Hi there! My name is Zoë Rierson. I’m originally from southern Colorado but have just graduated with an undergraduate degree in Ancient History and Archaeology from the University of St. Andrews in Scotland. Achill Field School really caught my eye because I spent most of my degree studying the Greco-Roman Mediterranean and this field school was an opportunity to look at something different, particularly, in this case, the chance to excavate something potentially much older. What also attracted me to the field school was the fact that it contrasted (both in terms of digging conditions and age of the site) with the first field school I had attended a few years ago near my home town, giving me a more diverse experience in the field. Finally, I had read and heard so many great things about the field school and I’m glad to say it hasn’t disappointed!
This past week, week two, was one that I really enjoyed and it’s also one that highlights some of the aspects that, I feel, makes Achill Field School such a unique and fun experience. As well as teaching the important procedures and techniques utilized in the physical excavation of a site, the field school works hard to incorporate lessons and lectures, not just on current research, but also on the wide range of tools and different approaches taken to archaeology to capture the interdisciplinary nature of the subject. This is one of the aspects of the school I really appreciate and look forward to every week, as each week we usually have a guest evening lecture. Week 2 was special in that, not only did we have two evening lectures, but we also had a guest lecturer, Dr. Patricia Murrieta-Flores, who ran a two day practical course in Geographic Information Systems (GIS). The field school has a great computer lab which allowed us to do the course and practice our cartography and other GIS skills. I really enjoyed the practical as well as Dr. Murrieta-Flores’ lecture on landscape archaeology and the application of GIS in archaeological settings. What was so fun was that this was an area of archaeological research I had always heard about and seen, but until now, I hadn’t had the chance to try it myself. GIS has really peaked my interest and I have the field school to thank for that, because, without them, I may never have had the chance to give it a go!

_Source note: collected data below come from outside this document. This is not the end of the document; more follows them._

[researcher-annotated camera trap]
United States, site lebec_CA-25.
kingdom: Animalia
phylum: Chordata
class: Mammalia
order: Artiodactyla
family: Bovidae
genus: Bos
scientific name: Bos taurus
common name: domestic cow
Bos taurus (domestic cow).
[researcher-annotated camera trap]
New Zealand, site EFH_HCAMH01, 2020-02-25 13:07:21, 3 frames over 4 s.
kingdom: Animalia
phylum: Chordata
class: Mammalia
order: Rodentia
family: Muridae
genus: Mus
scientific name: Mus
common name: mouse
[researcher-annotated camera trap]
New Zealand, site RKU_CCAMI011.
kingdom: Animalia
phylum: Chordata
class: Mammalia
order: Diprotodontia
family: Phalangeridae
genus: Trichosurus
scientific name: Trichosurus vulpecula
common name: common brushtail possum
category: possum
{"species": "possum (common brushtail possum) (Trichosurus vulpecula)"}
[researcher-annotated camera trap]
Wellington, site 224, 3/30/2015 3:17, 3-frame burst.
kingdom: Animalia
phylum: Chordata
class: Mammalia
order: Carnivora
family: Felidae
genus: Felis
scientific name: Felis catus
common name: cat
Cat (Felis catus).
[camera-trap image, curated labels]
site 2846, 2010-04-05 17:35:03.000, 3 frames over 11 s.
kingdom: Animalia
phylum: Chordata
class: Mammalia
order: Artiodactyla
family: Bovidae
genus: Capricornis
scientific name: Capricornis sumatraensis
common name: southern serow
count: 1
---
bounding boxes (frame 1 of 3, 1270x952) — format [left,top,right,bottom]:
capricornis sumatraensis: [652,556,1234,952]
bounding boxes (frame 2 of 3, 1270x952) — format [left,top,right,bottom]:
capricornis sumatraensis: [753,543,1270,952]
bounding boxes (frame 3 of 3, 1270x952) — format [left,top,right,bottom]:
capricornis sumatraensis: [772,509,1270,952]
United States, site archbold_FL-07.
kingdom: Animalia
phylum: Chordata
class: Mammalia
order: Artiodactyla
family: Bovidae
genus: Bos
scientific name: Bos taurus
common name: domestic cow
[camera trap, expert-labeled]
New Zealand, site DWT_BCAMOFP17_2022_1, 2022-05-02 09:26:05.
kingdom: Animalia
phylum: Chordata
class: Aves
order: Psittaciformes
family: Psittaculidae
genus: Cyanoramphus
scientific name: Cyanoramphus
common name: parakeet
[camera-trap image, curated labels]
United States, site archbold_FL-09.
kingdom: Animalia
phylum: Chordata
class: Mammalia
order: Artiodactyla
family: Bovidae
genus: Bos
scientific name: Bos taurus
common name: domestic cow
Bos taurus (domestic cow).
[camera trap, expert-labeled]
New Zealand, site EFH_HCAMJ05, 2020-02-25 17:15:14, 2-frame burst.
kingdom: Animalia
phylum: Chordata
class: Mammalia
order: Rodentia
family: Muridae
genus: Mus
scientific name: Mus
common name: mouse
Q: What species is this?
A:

The last bit of the week we left the lab and began work again at the site. I was working in quadrant 2 and it was nice to see something that resembled a trench after working so hard the previous week at removing the peat and heather. There were four of us working in this section, cleaning and getting down to some of the more natural layers under the mound soil. There were little to no finds, rather disappointingly, other than a small piece of flint and another piece of intriguing rock. However, I feel it was made up for because the two upright stones at the top of the trench really started to stand out, and with the new third horizontal stone running between them, it looks even more convincing as an entranceway. All the while adding to the mystery of what this site actually is.
So far Achill Field School has been an amazing learning experience for me. It’s been great meeting all the wonderful people and seeing the setting that really make this school what it is. I can’t say thanks enough. I’m so grateful I was able to take part in such an awesome experience and can’t wait to recommend it to others.